High blood pressure and fluid retention
Because cortisone is involved in controlling the body’s water, sodium, and other electrolyte balance, taking these medications might induce or increase fluid retention, as well as cause or worsen high blood pressure.
• Keep an eye out for swelling in your ankles and notify your doctor. Diuretics are useful for a few patients on a regular basis (water pills). A low-sodium diet can help regulate blood pressure by reducing fluid retention.
• While on steroids, have your blood pressure checked on a frequent basis, especially if you have a history of high blood pressure. In some patients, steroids might cause blood pressure to rise.
Blood sugar levels that are too high
Long-term usage of cortisone, which is important in maintaining normal glucose (sugar) levels in the blood, may result in high blood sugar or possibly diabetes.
• Because corticosteroids might elevate blood sugar, it’s important to keep track of your blood sugar while taking steroids, especially if you’re diabetic.
Problems with the eyes
Steroids can induce cataracts or glaucoma in some people (increased pressure in the eye).
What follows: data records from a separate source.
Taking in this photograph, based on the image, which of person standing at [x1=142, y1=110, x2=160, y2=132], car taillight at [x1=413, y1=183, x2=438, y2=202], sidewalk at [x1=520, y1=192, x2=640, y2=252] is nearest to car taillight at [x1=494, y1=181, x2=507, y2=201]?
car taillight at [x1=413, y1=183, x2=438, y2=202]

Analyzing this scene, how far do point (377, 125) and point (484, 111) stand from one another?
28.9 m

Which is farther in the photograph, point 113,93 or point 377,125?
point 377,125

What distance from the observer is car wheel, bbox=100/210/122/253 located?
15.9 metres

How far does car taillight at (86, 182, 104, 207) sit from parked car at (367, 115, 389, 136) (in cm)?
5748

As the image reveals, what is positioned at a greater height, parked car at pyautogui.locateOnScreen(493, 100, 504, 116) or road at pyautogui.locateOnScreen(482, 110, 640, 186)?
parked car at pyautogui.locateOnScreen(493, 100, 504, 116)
• If you have a history of glaucoma or cataracts, talk to your ophthalmologist about it while you’re on steroids. You should contact an ophthalmologist if you experience any visual difficulties while taking steroids. Although temporary impaired vision upon starting corticosteroids is rarely a major issue, an ophthalmology evaluation should always be scheduled if you develop additional, new visual complaints while on steroids.
Atherosclerosis is a disease that affects the arteries (hardening of the arteries)
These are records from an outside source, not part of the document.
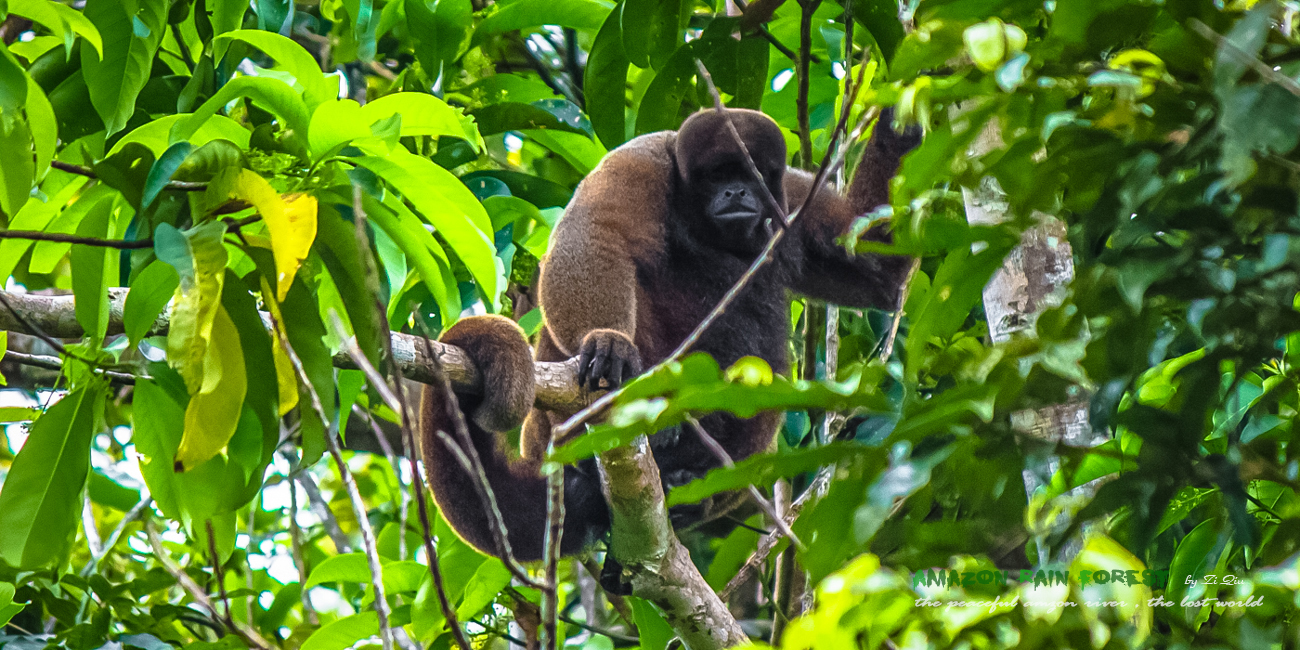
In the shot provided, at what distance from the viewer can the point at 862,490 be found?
110 cm

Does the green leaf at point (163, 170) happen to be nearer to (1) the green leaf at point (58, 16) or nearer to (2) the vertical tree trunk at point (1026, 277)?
(1) the green leaf at point (58, 16)

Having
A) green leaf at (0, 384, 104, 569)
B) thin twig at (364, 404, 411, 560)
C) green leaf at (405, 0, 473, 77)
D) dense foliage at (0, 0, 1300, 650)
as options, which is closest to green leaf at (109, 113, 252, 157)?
dense foliage at (0, 0, 1300, 650)

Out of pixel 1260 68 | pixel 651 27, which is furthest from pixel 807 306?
pixel 1260 68

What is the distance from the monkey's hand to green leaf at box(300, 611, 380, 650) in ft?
2.94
It’s likely that steroids will speed up the process of “artery hardening,” raising the risk of heart disease. If steroids are taken for more than a year and in large doses, the risk is likely to be significantly higher.
• A low-cholesterol diet may be beneficial. If you notice symptoms of a cardiac disease, such as chest pain, seek medical help right away. Work with your doctor to address any modifiable cardiac risks, such as exercise, weight, and cholesterol levels.
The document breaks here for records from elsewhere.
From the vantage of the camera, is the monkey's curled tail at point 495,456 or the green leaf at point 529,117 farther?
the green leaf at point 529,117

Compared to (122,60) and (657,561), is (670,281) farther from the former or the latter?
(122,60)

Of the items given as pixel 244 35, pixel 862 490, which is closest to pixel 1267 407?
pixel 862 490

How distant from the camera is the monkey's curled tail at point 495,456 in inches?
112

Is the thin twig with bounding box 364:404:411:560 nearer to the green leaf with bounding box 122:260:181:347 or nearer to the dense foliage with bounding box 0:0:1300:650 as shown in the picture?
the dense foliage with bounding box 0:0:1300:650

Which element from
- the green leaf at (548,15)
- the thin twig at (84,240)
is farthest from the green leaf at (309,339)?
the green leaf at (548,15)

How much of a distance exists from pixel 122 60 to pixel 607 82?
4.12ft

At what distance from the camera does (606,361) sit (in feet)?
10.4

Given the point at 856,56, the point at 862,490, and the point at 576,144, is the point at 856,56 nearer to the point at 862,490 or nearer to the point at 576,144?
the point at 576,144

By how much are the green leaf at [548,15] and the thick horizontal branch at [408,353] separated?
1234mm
Steroids, especially when taken in large doses for lengthy periods of time, can cause aseptic necrosis, or bone deterioration (also known as osteonecrosis or avascular necrosis). This can occur in a variety of joints, but the hip is the most commonly affected.
• Hip pain, especially if you don’t have any history of hip arthritis, could be an indication of impending injury. This should be brought to your doctor’s attention.